Trecho fornecido:
--------------------------------
No dia 5 de agosto, milhões de pessoas ao redor do mundo assistiram aos dançarinos de passinho tomarem o palco na cerimônia de abertura das Olimpíadas. Este momento, emblematicamente ao som do hino “Rap da Felicidade”, significou para muitos uma afirmação muito esperada de que o passinho tem um lugar definitivo na identidade cultural brasileira. O passinho percorreu um longo caminho para chegar neste ponto, desde à quase obscuridade passando pela estigmatização até alcançar a fama internacional, em uma velocidade que compete com os seus rápidos passos da dança.
A História do Passinho
Embora o passinho estivesse presente nos bailes funk desde, pelo menos, o início dos anos 2000, ele permaneceu relativamente desconhecido por muitos anos. O primeiro grupo de dança a incluir o passinho em seu repertório foram os Imperadores da Dança, fundado em 2006 por Anderson Santana (conhecido como “Baianinho”) no Jacarezinho, Zona Norte do Rio. Durante aquele tempo, dançarinos conheciam-se através do boca-a-boca e os bailes funk tornaram-se locais para competições de dança entre diferentes favelas. Embora os bailes sejam considerados o local de nascimento do passinho, muitas competições na verdade ocorriam em uma pequena rua ao lado do Madureira Shopping. Este local histórico foi onde muitos dançarinos fizeram sua reputação, competindo em alguma das muitas rodas informais que se formavam todos os sábados, uma tradição que continua até os dias de hoje.
Em 2008, no momento considerado o início da divulgação do passinho na internet, um dançarino chamado Beiçola do Jacarezinho postou no YouTube um vídeo dele e de seus amigos dançando. O vídeo espalhou-se rapidamente, inspirando jovens das favelas de toda a cidade a usar as mídias sociais para compartilhar vídeos de dança como aquele, e o passinho transformou-se praticamente do dia para a noite, de uma dança isolada a um fenômeno cultural.
--------------------------------
Itens fornecidos:
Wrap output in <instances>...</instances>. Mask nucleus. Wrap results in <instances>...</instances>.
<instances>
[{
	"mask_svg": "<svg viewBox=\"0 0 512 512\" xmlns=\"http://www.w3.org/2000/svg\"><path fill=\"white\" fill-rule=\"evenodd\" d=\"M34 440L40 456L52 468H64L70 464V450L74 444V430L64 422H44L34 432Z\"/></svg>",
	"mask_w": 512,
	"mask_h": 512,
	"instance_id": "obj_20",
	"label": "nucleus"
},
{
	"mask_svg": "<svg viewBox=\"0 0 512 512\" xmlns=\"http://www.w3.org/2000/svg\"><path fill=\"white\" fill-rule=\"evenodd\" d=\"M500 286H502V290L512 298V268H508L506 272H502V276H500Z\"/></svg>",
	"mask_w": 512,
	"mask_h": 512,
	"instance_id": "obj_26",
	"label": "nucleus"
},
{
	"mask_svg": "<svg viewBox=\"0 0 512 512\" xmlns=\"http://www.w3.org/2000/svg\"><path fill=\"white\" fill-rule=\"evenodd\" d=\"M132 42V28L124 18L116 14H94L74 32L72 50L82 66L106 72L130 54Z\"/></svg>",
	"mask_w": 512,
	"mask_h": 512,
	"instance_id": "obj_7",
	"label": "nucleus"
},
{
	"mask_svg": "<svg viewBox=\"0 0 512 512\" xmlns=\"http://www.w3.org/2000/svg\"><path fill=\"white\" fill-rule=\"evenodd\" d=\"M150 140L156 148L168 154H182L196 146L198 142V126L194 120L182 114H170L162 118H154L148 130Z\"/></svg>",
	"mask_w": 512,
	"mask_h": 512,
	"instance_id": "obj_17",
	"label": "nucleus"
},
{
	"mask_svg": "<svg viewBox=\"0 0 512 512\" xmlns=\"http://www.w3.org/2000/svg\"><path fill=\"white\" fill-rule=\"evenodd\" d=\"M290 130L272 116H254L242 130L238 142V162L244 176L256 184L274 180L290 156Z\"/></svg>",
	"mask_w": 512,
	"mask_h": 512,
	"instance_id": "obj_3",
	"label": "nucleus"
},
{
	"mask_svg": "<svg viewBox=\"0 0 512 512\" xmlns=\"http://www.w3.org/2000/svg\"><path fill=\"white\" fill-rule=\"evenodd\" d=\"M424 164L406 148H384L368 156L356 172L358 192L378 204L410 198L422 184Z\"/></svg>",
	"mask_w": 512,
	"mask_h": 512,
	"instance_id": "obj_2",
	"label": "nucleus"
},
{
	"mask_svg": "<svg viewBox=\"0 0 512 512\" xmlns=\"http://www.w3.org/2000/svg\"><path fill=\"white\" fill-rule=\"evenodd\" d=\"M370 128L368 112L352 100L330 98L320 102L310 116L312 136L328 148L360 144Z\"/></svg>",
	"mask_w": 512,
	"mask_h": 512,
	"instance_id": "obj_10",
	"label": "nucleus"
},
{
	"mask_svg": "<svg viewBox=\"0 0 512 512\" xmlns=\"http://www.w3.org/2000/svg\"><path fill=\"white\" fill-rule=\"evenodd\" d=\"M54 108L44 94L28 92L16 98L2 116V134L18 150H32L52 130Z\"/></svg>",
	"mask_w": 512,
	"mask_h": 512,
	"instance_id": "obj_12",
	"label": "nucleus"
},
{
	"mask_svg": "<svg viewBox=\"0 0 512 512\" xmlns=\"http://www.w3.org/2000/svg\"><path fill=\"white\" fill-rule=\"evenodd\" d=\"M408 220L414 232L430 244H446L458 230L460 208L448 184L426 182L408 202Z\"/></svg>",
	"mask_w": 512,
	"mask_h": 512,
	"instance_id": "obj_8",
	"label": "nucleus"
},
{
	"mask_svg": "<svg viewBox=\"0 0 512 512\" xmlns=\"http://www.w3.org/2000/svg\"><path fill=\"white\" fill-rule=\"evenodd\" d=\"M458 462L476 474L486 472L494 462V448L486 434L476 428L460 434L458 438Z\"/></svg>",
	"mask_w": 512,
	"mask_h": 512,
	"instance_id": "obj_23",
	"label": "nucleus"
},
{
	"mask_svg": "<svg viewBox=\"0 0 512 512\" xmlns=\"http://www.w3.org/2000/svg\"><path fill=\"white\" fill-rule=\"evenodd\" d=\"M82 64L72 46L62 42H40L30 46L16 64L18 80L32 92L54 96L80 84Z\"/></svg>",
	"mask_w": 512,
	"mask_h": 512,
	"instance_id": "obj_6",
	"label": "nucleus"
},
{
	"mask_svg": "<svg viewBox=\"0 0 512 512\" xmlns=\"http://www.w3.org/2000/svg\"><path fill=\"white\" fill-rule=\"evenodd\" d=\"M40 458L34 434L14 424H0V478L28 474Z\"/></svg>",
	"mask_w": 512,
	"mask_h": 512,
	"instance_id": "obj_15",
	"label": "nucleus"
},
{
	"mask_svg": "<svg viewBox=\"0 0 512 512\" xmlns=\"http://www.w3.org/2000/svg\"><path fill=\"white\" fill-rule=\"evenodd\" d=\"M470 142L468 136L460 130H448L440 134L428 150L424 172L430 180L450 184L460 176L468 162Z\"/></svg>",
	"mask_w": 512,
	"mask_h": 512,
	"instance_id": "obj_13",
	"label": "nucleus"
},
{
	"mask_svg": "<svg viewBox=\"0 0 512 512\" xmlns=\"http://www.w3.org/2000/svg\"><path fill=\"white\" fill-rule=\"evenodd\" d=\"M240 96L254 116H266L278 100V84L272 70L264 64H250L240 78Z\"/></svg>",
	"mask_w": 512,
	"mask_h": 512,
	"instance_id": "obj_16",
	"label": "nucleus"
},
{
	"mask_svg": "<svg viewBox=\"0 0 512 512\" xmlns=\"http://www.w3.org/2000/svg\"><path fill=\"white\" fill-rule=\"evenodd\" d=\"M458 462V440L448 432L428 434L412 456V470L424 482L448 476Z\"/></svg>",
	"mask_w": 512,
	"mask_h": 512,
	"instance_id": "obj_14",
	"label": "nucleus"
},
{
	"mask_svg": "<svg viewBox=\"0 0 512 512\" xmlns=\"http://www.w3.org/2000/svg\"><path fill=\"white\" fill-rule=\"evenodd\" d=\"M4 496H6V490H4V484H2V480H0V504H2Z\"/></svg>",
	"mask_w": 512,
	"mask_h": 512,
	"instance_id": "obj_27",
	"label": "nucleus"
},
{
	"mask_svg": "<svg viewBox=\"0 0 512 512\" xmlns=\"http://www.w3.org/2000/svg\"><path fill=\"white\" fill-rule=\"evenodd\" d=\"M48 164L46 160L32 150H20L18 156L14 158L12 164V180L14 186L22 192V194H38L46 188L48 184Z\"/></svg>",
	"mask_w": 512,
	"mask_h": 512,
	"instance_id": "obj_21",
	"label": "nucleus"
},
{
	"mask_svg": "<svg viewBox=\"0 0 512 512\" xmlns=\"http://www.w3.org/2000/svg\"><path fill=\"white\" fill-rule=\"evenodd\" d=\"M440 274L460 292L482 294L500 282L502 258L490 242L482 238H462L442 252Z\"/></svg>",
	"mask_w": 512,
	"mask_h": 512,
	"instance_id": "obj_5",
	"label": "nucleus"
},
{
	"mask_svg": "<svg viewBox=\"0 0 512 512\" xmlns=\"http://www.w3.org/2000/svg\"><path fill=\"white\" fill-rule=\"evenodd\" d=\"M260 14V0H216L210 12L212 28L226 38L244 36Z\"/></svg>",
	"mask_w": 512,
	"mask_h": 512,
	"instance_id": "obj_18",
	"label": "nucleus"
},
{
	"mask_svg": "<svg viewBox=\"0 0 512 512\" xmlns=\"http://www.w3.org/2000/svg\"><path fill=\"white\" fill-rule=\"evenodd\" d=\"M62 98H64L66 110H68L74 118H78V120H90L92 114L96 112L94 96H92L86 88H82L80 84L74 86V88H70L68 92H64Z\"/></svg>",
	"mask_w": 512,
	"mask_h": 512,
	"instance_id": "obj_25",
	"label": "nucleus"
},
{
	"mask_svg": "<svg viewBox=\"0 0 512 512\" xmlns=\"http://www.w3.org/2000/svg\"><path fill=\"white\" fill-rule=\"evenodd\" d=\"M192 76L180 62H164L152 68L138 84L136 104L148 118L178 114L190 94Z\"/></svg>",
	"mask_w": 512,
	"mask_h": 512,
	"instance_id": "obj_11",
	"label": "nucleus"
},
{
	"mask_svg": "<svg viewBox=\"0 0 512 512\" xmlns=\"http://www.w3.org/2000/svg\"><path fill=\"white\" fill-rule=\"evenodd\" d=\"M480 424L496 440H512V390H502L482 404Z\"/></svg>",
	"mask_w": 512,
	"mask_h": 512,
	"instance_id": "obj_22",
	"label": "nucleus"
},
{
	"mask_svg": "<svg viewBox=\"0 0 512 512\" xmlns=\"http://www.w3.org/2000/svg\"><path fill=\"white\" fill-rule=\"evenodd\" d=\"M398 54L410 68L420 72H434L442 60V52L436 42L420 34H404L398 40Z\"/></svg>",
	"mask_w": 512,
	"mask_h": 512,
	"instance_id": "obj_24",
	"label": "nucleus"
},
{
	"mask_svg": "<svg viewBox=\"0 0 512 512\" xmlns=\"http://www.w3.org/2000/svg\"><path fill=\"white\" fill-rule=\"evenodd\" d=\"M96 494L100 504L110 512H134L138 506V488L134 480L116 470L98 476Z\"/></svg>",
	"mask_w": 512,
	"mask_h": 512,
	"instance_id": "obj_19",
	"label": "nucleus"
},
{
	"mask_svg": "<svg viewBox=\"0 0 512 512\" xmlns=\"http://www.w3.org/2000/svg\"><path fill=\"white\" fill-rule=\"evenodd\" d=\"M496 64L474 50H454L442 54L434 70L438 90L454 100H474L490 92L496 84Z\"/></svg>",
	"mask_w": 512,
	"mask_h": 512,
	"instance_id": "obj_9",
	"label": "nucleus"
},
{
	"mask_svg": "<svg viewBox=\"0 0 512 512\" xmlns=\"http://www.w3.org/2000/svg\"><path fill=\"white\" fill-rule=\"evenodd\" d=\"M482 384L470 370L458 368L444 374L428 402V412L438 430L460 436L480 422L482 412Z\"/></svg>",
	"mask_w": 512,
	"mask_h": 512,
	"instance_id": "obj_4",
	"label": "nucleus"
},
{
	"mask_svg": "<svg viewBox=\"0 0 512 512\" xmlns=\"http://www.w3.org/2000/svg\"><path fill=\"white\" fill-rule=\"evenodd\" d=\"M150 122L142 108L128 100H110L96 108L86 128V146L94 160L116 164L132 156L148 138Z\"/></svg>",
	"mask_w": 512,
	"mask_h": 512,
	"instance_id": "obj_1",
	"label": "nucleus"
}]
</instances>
--------------------------------
Requisitos da tarefa: De acordo com o texto sobre o passinho, quem fundou o grupo Imperadores da Dança?

Solução do exercício: Anderson Santana, conhecido como “Baianinho”.